**Work instruction:**
Write out again, exactly, the lines below starting at the one with "Researchers compared the" and ending at the one with "The FAM method".

**Supplied data:**
════

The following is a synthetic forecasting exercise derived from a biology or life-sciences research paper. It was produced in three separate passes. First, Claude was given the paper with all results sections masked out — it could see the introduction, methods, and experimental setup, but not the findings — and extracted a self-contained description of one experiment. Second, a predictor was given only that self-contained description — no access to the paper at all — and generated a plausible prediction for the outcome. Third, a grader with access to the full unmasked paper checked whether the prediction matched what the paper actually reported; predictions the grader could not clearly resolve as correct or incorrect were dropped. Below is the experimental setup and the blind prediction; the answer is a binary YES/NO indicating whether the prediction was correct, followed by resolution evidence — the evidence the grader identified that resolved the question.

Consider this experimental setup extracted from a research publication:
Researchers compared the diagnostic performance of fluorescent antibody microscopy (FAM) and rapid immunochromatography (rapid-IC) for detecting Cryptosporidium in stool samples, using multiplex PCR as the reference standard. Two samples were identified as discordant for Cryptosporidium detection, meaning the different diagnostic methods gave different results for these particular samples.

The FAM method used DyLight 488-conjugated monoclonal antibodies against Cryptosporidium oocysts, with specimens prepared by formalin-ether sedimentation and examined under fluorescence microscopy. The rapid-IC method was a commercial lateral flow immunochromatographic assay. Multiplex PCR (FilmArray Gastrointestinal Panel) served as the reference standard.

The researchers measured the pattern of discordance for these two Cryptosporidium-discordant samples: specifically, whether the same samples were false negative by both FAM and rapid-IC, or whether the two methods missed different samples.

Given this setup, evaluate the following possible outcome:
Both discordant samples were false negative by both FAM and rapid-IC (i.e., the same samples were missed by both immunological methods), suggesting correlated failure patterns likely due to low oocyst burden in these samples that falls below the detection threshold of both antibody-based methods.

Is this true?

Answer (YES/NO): NO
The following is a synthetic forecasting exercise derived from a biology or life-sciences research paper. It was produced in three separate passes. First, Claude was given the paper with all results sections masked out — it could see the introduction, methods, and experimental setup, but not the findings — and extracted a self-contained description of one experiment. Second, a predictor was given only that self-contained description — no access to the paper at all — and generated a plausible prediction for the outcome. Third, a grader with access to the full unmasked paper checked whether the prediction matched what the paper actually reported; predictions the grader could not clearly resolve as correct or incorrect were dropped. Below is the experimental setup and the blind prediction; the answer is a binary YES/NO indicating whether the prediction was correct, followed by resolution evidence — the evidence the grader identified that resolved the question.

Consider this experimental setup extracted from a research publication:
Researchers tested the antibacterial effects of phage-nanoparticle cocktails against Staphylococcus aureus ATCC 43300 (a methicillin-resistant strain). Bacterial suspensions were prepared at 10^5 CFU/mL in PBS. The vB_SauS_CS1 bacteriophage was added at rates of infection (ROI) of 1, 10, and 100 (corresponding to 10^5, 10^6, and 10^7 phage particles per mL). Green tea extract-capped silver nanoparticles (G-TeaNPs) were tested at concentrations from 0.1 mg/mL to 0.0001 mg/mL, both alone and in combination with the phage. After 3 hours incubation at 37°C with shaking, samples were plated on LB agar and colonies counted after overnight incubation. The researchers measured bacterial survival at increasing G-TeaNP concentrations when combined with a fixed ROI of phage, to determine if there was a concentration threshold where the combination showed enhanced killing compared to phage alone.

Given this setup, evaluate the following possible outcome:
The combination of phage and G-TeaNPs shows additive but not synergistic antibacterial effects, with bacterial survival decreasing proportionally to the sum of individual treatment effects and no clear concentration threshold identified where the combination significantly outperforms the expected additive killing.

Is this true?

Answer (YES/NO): NO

════

**Answer to this exercise:**
Researchers compared the diagnostic performance of fluorescent antibody microscopy (FAM) and rapid immunochromatography (rapid-IC) for detecting Cryptosporidium in stool samples, using multiplex PCR as the reference standard. Two samples were identified as discordant for Cryptosporidium detection, meaning the different diagnostic methods gave different results for these particular samples.

The FAM method used DyLight 488-conjugated monoclonal antibodies against Cryptosporidium oocysts, with specimens prepared by formalin-ether sedimentation and examined under fluorescence microscopy. The rapid-IC method was a commercial lateral flow immunochromatographic assay. Multiplex PCR (FilmArray Gastrointestinal Panel) served as the reference standard.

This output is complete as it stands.